The sky was clear overhead. The moon shone bright and smug, kicking back lazily on a bed of stars. The wind whipped, and an angry line of clouds marched toward us like a battalion of soldiers ready for war.
I used my scope to scan the area, but either the last brother had hightailed it out of there or he was well hidden. There were so many places he could be hiding that the chances of finding him in the dark if he didn’t want to be found were slim.
If be dismissed out of hand—he’d be working his way around until he got into position behind us. We were not in a very defensible position if he did that. Maybe it would be better if I made him come to us.
“Wait, I’m going to draw him out,” I told the men.
“Wait for me to get down there, Mac.”
“Can’t wait any longer. He could be flanking us right now. If he does that, we’re screwed.”
* * * *
I covered Hank and Dale until they could relocate Tanner to a different location and then I distanced myself from them. No sense in us packing together in one spot like a carton of eggs waiting to be scrambled. Not that one location was any better than the other, but staying in one spot could be deadly.
I loaded my last full magazine into the rifle and rechecked the Beretta to make sure it was good to go as well.
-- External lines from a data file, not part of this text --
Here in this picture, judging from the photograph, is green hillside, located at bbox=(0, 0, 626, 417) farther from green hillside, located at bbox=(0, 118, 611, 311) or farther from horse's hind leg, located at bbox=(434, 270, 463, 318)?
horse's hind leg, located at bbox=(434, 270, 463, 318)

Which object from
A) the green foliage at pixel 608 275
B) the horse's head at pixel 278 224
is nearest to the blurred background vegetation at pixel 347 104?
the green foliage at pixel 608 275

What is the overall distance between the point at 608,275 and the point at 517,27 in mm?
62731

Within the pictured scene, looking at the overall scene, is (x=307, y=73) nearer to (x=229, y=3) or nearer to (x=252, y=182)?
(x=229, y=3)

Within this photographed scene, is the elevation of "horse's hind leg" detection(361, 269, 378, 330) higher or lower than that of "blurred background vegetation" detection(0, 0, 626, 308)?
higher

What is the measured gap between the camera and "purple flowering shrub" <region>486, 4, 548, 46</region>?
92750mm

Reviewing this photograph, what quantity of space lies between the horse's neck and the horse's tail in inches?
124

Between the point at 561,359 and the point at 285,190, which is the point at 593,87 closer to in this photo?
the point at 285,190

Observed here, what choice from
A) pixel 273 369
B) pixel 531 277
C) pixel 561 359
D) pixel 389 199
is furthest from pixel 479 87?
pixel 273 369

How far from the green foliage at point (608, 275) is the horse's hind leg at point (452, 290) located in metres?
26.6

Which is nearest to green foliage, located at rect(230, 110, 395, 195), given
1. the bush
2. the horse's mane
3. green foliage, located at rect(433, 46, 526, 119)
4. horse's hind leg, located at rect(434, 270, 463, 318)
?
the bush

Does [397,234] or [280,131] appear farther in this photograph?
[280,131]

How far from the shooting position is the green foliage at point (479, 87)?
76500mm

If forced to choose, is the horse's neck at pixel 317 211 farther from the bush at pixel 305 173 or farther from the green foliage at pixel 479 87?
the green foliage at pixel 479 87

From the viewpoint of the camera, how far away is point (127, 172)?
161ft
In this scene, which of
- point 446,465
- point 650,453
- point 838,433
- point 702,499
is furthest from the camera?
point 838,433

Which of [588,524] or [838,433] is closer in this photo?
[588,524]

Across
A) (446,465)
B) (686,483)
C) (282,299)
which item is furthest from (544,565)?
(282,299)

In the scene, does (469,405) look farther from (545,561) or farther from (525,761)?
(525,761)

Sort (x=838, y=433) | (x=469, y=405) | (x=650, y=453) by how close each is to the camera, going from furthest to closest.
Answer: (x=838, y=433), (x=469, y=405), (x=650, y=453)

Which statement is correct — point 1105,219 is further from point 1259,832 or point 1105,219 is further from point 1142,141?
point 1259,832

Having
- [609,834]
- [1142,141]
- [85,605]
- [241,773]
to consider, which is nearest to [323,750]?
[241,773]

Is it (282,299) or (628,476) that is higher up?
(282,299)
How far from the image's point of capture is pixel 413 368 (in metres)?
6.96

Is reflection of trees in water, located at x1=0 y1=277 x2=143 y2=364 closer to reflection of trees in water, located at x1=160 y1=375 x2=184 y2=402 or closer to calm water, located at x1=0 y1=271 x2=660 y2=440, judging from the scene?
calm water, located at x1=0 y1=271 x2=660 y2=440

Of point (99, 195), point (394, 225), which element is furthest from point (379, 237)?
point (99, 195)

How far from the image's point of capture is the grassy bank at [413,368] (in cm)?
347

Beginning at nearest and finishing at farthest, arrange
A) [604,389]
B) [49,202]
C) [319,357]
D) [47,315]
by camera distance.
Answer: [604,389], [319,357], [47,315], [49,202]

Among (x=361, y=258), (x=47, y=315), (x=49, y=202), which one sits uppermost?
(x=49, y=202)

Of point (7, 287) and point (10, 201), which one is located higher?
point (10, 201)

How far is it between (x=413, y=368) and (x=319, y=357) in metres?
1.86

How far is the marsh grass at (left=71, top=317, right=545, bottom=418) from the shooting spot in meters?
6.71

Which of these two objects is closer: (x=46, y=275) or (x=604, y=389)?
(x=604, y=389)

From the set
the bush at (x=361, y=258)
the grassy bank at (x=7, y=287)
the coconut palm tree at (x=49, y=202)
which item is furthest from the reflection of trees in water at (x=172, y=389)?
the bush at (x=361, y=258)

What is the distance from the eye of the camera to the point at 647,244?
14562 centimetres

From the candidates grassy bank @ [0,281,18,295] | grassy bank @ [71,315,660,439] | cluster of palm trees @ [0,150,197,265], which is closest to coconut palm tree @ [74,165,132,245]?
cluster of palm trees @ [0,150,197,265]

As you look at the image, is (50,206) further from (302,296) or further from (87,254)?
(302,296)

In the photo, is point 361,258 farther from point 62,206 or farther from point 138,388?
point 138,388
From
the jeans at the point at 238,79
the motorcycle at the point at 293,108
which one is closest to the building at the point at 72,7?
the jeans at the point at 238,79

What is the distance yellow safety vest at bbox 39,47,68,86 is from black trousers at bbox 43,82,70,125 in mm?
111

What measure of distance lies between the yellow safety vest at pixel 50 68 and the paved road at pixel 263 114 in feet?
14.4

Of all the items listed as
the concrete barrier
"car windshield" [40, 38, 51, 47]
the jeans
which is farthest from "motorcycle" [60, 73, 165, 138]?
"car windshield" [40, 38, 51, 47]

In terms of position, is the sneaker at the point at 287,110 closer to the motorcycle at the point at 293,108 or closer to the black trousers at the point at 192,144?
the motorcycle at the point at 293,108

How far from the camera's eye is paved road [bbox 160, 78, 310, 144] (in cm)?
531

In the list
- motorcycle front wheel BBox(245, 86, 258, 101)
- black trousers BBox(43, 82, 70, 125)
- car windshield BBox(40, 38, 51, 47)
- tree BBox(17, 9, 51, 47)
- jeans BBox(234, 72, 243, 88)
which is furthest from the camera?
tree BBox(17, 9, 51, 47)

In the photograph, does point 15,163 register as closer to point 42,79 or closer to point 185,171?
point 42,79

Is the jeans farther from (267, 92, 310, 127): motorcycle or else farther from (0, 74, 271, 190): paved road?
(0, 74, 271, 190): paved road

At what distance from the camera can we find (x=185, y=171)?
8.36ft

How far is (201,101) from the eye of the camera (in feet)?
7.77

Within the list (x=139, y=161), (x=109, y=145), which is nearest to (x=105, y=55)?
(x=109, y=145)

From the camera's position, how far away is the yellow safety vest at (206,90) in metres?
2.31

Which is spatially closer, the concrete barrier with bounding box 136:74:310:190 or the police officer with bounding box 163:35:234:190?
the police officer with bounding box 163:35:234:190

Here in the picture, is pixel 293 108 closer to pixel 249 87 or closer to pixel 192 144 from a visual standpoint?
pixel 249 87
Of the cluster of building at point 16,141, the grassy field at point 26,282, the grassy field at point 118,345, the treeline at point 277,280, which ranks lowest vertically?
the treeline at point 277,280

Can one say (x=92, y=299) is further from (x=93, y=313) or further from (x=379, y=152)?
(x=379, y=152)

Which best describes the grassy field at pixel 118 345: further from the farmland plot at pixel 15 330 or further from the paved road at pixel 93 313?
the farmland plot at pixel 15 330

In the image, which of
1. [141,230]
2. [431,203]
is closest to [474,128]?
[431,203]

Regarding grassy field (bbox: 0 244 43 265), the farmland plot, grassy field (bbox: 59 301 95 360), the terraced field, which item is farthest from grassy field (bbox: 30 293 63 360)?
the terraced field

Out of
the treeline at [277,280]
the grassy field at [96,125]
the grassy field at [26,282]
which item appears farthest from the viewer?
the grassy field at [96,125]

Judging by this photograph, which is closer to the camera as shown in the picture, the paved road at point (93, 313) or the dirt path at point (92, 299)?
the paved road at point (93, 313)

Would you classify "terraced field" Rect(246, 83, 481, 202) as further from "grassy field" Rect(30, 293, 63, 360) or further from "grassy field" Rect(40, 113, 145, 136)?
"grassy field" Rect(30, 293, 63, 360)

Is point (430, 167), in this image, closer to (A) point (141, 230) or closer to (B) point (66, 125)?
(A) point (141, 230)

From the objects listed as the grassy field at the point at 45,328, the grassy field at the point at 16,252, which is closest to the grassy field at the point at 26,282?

My heart thumped a time or two, but it was more of a get-this-shit-over-with kind of anticipation than shit’s-gonna-hit-the-fan kind of fear. Though there was always a tiny bit of room for that.
Now it was time to chum the waters and see what surfaced.
“It’s over Talbot. We’ve got your brothers. They’re not doing so hot. They’re shocky. Cold. We don’t get them out of here, the hypothermia could kill them.”
Tanner yelled out, “Get outta here.” Then I heard a thud, then an oomph, and then he really didn’t say much else.
“Even if we don’t get you now,” I hollered, “the sheriff will get you later.”
A shot rang. The bullet ricocheted and sparked off the rock about a foot from my head. I ducked and ran for better cover. “You see where that came from, Boom?”
I didn’t hear a reply in my earpiece and I tapped at it to see if it was still working or if the rain had shorted it out. “Boom. You copy?”
“He’s behind that medium boulder about twenty-five yards south of your last position,” Boomer said.
I scoped the area in question, but f
rom my vantage point, I still couldn’t see him. Besides, rocks and boulders of all sizes riddled the area. It was like trying to point out a single cloud across the whole horizon.
“Hank and Dale still covered?”
“Yeah, they moved after that last shot. You keep talking to him and I’ll go around and get him from behind. Don’t stay in one spot too long.”
“Copy that.” Then I yelled out, “Tic-toc Talbot. Trent’s gut-shot. He’s gonna bleed out if we don’t get him help.”
It was a lie, and it could be a bad one because I picked one of the names at random, trying to make it more personal. I had a 66 percent chance the guy I was talking to wasn’t Trent. Odds anyone would take in Vegas.
“Bullshit,” the man yelled back, but there was a hint of uncertainty in his voice.
“Maybe,” I equivocated, “maybe not. He dies, you gonna tell your momma you were too stupid to save him?”
He fired, but the shot was way wide. How much ammo could he have left anyway?
“Is that your answer? You gonna kill us?”
“I ain’t goin’ to no jail.”
“If you kill one of us, you’ll go to jail and you may never get out.”
What was taking Boomer so long to get around him? “Boom?” I whispered.
“Yeah, yeah. I’m coming. Don’t get your knickers in a twist.”
“You do know Wyoming still has the death penalty, right?” I egged the brother.
“Not if there ain’t no witnesses. Not if I kill—”
“Put the weapon down,” Boomer said. I heard it in my earpiece as well as without it. “Now.” The severity of his voice almost had me dropping my own. The guy would be stupid to refuse.
Long moments passed. I knew Boomer was perfectly capable of handling the situation on his own, but that didn’t stop me from wishing I was in a better position to back him up. Then I heard a muted clatter. The gun hitting the ground I assumed.
“All clear,” Boomer called out for everyone to hear.